Ukończył przerwane nauki i został mansyonarzem przy kościele farnym Panny
Maryi. Władza duchowna poznała niebawem prawy, szlachetny charakter
Świętosława; dlatego powierzyła mu urząd wykonawcy testamentów, który to
urząd dawano tylko kapłanom cnoty nieposzlakowanej. Czas wolny od zajęć
duchownych poświęcał pracy ręcznej, a grosz stąd zebrany obracał na jałmużny
dla ubogich żebraków i biednych kościołów.
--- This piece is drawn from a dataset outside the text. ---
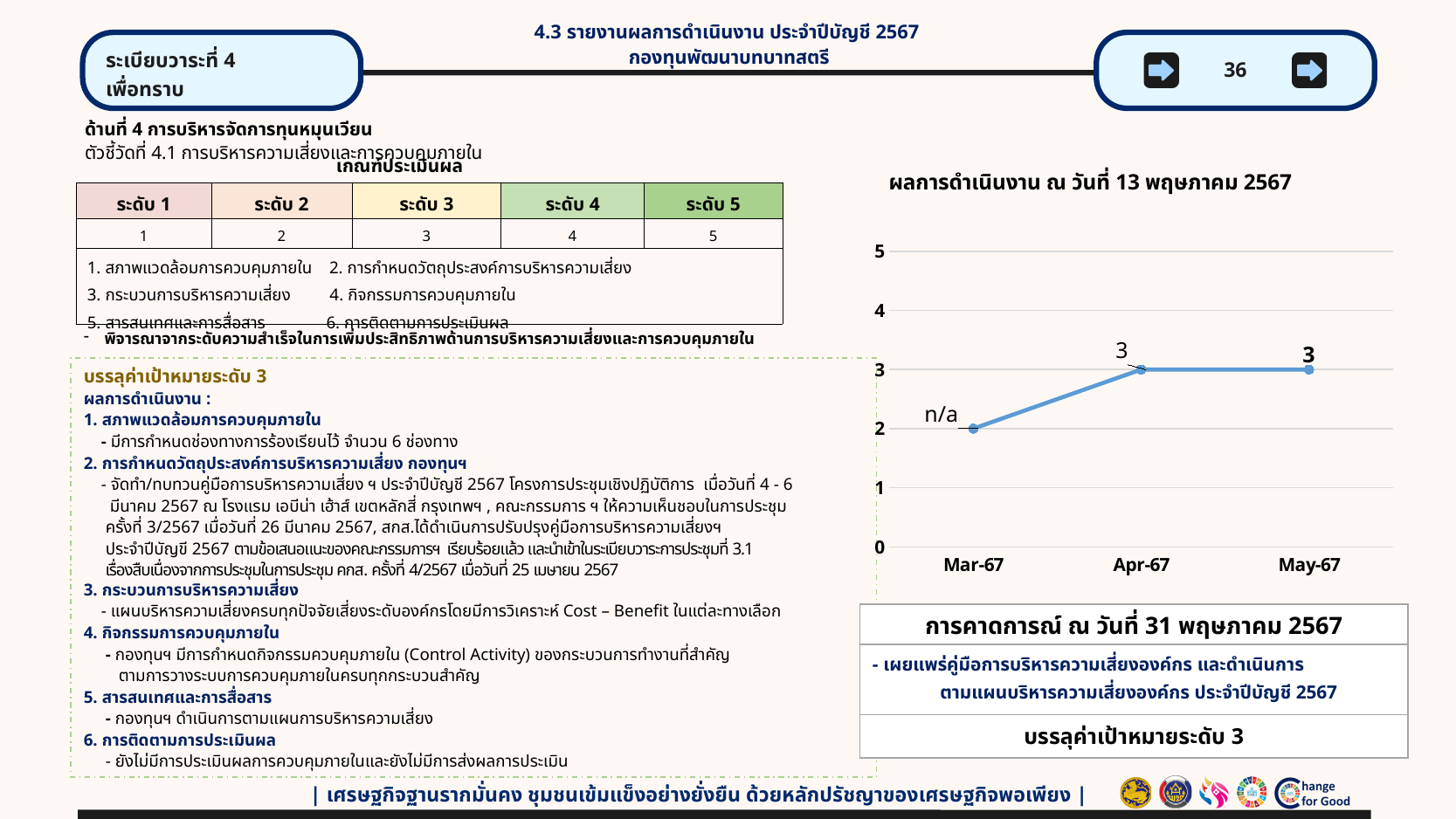
How many points are plotted on the line chart? 3 Does the line rise or fall from Mar-67 to Apr-67? rise Which month has the lowest plotted value? Mar-67 What kind of chart is shown on the slide? line chart What is the value plotted for May-67? 3 What data label is shown at the Mar-67 point? n/a Which is larger, the plotted value for Mar-67 or for Apr-67? Apr-67 What is the highest value shown on the y axis? 5 What is the value plotted for Apr-67? 3 What is the title of the chart? ผลการดำเนินงาน ณ วันที่ 13 พฤษภาคม 2567 Is the plotted value for Apr-67 greater or less than 2? greater Is the plotted value for Mar-67 greater or less than 3? less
Był wielkim dobrodziejem klasztoru
ojców Karmelitów na Piasku.
Wielki miłośnik modlitwy trawił całe dnie i noce na pacierzach przed
słynnym cudami krucyfiksem w kościele Panny Maryi. Klęcząc na gołych
kolanach, wypraszał tu rozmaite łaski różnym osobom, które męża świątobliwego
prosiły o westchnienie. Pewnej nocy usłyszał głos płynący z krucyfiksu:
"Świętosławie, czemu głucho w kościele?" Zaczął wtedy śpiewać sam psalmy aż
do rana, a później postarał się o fundacyę stałych Psałterzystów. Fundacyę tę
przyprowadziła do skutku Anna Glińska. Inną szczególnie umiłowaną cnotą
Świętosława było ustawiczne prawie milczenie. Zwano go stąd milczkiem.
Ustrzegł się tym sposobem mąż Boży owych niezliczonych prawie grzechów, jakie
pociąga za sobą nierozumne gadulstwo i wielomówstwo, Nie zawsze jednak
milczał, owszem lubił rozmowę, ale rozmowę tylko z ludźmi światłymi i
świętymi. Takimi byli św. Jan Kanty, bł. Michał Gedrojć, bł. Stanisław
Kaźmierczyk, bł. Szymon z Lipnicy, bł. Jezajasz Boner, bł. Rafał z Proszowic
i inni. Umarł Świętosław w roku 1489, uważany przez wszystkich za świętego.
Zwłoki jego spoczywają w chórze kościoła Panny Maryi.
Inni święci z dnia 31. sierpnia:
Św. Ajdan, biskup z Lindisfarne. - Św. Amatus, biskup z Nusko w królestwie neapolitańskiem. - Św. Cesydyusz, kapłan i męczennik. - Św. Optat, biskup z Auxerre. - Św. Paulin, biskup z Trewiru. - Św. Prymian, biskup z Spoleto. - Św. Teodot i Rufina, męczennicy. - Św. Wiktor, pustelnik.